Researchers at the Fraunhofer Institute for Applied Optics and Precision Engineering have been working for a number of years with lightfield or plenoptic cameras.

These cameras use a microlens array, mounted in front of the camera sensor but behind the main lens, to capture four-dimensional data on the ‘lightfield’ — which describes the position, intensity and two-way direction of a beam of light at the point it hits the sensor.

‘The microlenses basically produce their own image, which has a slightly different angle of view of the scene that’s projected through the main lens — the lightfield contains much more information than can be captured with a normal camera,’ project lead Dr Arne Nowak told The Engineer

In cinematic post-production, a creative producer can then decide the depth of focus and angle of view of a sequence, as well as creating so-called depth maps, which are useful when integrating CGI effects.

Nevertheless, as Nowak pointed out: ‘One of the main problems of this technology is that to achieve good-quality depth maps you need an enormous amount of samples of the scene.’

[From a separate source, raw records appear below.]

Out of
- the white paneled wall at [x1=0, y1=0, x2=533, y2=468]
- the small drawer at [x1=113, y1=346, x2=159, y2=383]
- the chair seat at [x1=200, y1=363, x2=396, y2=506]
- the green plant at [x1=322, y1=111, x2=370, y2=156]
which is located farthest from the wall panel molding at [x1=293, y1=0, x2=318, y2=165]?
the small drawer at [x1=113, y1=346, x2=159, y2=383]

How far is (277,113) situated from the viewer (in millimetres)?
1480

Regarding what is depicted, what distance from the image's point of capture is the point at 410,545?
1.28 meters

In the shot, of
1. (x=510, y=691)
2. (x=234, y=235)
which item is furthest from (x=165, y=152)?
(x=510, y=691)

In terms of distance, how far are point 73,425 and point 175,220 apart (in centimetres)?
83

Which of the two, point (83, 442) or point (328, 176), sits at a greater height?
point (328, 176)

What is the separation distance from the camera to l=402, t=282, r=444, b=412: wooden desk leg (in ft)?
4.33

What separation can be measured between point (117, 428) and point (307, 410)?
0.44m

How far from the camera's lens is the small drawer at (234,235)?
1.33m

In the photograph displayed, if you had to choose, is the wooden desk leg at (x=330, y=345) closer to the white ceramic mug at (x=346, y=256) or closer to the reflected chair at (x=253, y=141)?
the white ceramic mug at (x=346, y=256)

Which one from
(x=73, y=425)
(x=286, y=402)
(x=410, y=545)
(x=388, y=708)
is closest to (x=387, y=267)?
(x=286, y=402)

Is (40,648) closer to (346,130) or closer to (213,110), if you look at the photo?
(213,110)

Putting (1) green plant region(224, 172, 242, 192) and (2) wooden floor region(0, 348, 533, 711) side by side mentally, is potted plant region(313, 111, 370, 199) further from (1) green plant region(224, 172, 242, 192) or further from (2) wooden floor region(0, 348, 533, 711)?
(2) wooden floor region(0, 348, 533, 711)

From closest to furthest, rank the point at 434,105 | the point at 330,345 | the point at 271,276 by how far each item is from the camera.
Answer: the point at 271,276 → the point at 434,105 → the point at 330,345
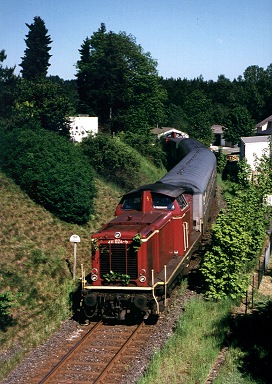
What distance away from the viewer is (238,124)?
75.3 meters

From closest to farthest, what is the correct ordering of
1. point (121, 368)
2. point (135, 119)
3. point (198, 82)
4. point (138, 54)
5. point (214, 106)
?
point (121, 368)
point (135, 119)
point (138, 54)
point (214, 106)
point (198, 82)

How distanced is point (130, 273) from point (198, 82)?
367ft

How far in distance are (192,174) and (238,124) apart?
54772mm

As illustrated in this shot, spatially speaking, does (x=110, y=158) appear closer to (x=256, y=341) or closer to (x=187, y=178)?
(x=187, y=178)

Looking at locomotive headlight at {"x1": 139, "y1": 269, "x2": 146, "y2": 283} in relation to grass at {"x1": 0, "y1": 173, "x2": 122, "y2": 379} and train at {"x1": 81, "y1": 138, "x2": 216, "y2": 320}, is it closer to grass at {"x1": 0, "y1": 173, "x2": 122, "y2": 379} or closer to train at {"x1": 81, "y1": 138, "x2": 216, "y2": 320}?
train at {"x1": 81, "y1": 138, "x2": 216, "y2": 320}

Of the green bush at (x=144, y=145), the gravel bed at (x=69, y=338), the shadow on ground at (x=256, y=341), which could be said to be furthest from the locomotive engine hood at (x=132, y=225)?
the green bush at (x=144, y=145)

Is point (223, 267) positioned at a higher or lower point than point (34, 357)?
higher

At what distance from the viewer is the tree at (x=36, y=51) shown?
7100 centimetres

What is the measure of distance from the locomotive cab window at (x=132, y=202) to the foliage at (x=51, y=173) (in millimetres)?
6071

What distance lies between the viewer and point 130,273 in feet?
47.3

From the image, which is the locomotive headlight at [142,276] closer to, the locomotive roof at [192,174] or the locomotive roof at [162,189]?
the locomotive roof at [162,189]

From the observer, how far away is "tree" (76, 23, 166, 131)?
5094 cm

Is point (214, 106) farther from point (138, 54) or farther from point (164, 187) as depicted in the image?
point (164, 187)

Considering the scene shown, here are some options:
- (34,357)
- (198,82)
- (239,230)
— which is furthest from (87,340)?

This is where he says the project’s technology has an advantage. Although plenoptic cameras have been developed in the past, they tend to require in-camera compression and processing.

By contrast, Fraunhofer’s non-regular sampling method uses a special image sensor with fewer pixels that only scans the most necessary image information to record a scene. The post-production computer then uses the scanning and signal frequency of an image to subsequently recalculate it into high-resolution quality.

The upshot is that, by shifting processing to post-production, the camera uses less power and memory consumption — potentially making the technology accessible to smaller handheld devices.